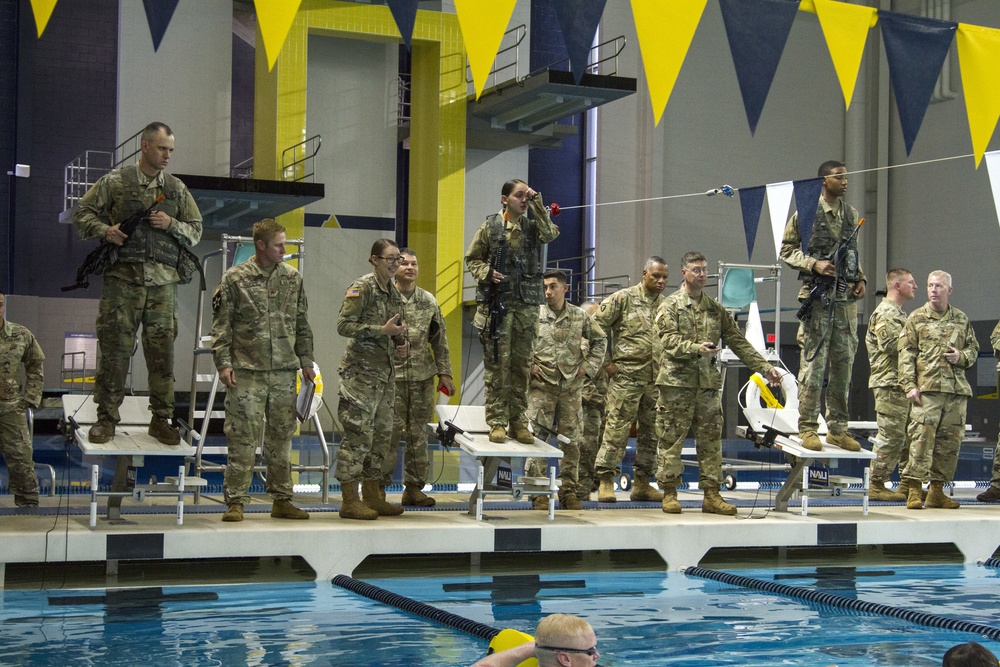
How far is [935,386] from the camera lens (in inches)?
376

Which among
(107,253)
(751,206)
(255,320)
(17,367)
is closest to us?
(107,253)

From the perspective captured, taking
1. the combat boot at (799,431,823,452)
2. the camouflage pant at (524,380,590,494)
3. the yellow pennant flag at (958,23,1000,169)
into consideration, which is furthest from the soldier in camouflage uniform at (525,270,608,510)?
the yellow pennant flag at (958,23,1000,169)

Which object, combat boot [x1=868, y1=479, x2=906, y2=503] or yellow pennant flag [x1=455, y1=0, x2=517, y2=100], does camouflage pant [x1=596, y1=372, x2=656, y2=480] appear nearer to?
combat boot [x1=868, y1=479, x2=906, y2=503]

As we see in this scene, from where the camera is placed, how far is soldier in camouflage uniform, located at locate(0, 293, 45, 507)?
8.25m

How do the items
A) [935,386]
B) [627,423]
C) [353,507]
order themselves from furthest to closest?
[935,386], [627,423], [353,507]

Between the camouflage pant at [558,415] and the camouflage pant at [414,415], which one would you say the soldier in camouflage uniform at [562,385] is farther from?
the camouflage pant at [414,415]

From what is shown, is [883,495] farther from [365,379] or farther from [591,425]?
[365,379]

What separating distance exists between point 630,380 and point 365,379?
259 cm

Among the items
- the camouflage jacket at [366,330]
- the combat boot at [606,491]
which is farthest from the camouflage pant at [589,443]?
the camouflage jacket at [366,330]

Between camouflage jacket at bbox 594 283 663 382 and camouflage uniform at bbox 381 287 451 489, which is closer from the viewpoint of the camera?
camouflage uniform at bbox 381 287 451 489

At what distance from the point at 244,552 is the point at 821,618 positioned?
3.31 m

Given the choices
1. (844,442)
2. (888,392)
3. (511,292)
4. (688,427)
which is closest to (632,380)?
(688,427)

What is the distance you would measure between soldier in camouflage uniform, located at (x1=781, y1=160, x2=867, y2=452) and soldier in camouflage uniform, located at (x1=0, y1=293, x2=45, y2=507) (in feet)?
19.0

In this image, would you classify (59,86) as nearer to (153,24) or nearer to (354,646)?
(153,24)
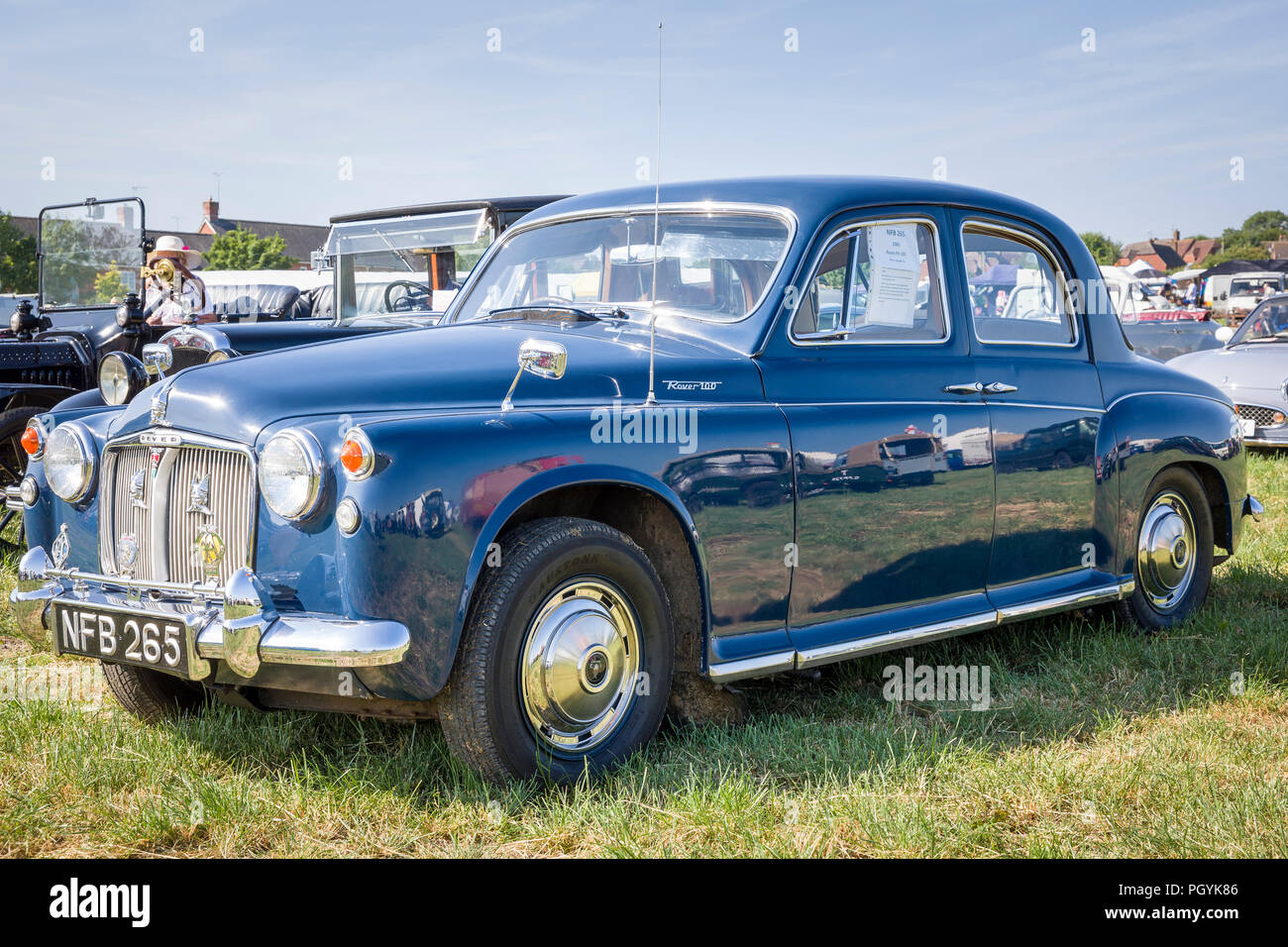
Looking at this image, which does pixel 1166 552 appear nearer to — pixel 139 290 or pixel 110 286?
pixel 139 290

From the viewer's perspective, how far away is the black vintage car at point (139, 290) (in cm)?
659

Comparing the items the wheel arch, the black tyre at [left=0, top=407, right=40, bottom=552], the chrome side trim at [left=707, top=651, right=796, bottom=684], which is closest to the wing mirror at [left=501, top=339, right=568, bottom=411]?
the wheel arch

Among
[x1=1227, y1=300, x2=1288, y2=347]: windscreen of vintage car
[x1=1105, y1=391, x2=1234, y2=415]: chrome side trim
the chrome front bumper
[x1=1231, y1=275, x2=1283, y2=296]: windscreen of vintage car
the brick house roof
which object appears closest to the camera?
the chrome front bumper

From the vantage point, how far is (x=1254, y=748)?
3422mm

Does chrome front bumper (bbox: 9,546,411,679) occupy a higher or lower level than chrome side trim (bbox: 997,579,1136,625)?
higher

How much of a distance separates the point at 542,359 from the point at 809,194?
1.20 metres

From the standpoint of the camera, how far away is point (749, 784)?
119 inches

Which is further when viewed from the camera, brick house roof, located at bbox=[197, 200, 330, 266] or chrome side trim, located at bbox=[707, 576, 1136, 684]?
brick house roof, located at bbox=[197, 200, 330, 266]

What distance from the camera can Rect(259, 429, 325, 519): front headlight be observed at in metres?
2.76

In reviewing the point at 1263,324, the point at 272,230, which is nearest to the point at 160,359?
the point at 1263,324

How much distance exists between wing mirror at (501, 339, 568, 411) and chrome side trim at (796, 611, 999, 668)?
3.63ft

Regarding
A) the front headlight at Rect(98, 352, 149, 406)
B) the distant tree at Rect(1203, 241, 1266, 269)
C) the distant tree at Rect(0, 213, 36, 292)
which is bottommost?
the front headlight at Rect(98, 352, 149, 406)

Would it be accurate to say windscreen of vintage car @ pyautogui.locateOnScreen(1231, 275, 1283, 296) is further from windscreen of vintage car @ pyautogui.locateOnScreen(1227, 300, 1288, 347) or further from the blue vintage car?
=======
Retype each entry precisely. Skip images entirely.

EXERCISE RESPONSE
How far is [935,386] from the camera lens (in inches)?
376

Which among
(107,253)
(751,206)
(255,320)
(17,367)
is closest to us?
(107,253)

From the perspective captured, taking
1. the combat boot at (799,431,823,452)
2. the camouflage pant at (524,380,590,494)
3. the yellow pennant flag at (958,23,1000,169)
into consideration, which is furthest from the soldier in camouflage uniform at (525,270,608,510)?
the yellow pennant flag at (958,23,1000,169)

Which object, combat boot [x1=868, y1=479, x2=906, y2=503] or yellow pennant flag [x1=455, y1=0, x2=517, y2=100], does camouflage pant [x1=596, y1=372, x2=656, y2=480] appear nearer to?
combat boot [x1=868, y1=479, x2=906, y2=503]

As we see in this scene, from where the camera is placed, how far is soldier in camouflage uniform, located at locate(0, 293, 45, 507)?
8.25m

How do the items
A) [935,386]
B) [627,423]
C) [353,507]
order themselves from furthest to closest?
[935,386], [627,423], [353,507]

Between the camouflage pant at [558,415] and the camouflage pant at [414,415], which one would you say the soldier in camouflage uniform at [562,385] is farther from?
the camouflage pant at [414,415]

From what is shown, is [883,495] farther from [365,379] or farther from [591,425]?
[365,379]

What separating distance exists between point 630,380 and point 365,379?
259 cm

Among the items
- the camouflage jacket at [366,330]
- the combat boot at [606,491]
which is farthest from the camouflage pant at [589,443]?
the camouflage jacket at [366,330]

Between camouflage jacket at bbox 594 283 663 382 and camouflage uniform at bbox 381 287 451 489, which is closer from the viewpoint of the camera?
camouflage uniform at bbox 381 287 451 489

At what distance from the point at 244,552 is the point at 821,618 positioned?
3.31 m

Given the choices
1. (844,442)
2. (888,392)
3. (511,292)
4. (688,427)
which is closest to (632,380)?
(688,427)

What is the distance you would measure between soldier in camouflage uniform, located at (x1=781, y1=160, x2=867, y2=452) and soldier in camouflage uniform, located at (x1=0, y1=293, x2=45, y2=507) (in feet)?
19.0

In this image, would you classify (59,86) as nearer to (153,24) or nearer to (354,646)?
(153,24)
Looking at this image, which does pixel 1166 552 appear nearer to — pixel 139 290 or pixel 110 286?
pixel 139 290

From the viewer's perspective, how far away is the black vintage car at point (139, 290) (in cm)?
659

Comparing the items the wheel arch, the black tyre at [left=0, top=407, right=40, bottom=552], the chrome side trim at [left=707, top=651, right=796, bottom=684], which is closest to the wing mirror at [left=501, top=339, right=568, bottom=411]?
the wheel arch

Among
[x1=1227, y1=300, x2=1288, y2=347]: windscreen of vintage car
[x1=1105, y1=391, x2=1234, y2=415]: chrome side trim
the chrome front bumper
[x1=1231, y1=275, x2=1283, y2=296]: windscreen of vintage car
the brick house roof
which object appears closest to the camera?
the chrome front bumper

From the vantage point, how far is (x=1254, y=748)?
3422mm

Does chrome front bumper (bbox: 9,546,411,679) occupy a higher or lower level than chrome side trim (bbox: 997,579,1136,625)?
higher

How much of a distance separates the point at 542,359 from the point at 809,194?
1.20 metres

From the standpoint of the camera, how far away is point (749, 784)?
119 inches

Which is further when viewed from the camera, brick house roof, located at bbox=[197, 200, 330, 266] or chrome side trim, located at bbox=[707, 576, 1136, 684]?
brick house roof, located at bbox=[197, 200, 330, 266]

What distance from the camera can Rect(259, 429, 325, 519): front headlight be observed at in metres?
2.76

In reviewing the point at 1263,324, the point at 272,230, which is nearest to the point at 160,359?
the point at 1263,324

How much distance exists between wing mirror at (501, 339, 568, 411) and chrome side trim at (796, 611, 999, 668)?
3.63ft

Regarding
A) the front headlight at Rect(98, 352, 149, 406)
B) the distant tree at Rect(1203, 241, 1266, 269)
C) the distant tree at Rect(0, 213, 36, 292)
which is bottommost?
the front headlight at Rect(98, 352, 149, 406)

Would it be accurate to say windscreen of vintage car @ pyautogui.locateOnScreen(1231, 275, 1283, 296) is further from windscreen of vintage car @ pyautogui.locateOnScreen(1227, 300, 1288, 347) or further from the blue vintage car?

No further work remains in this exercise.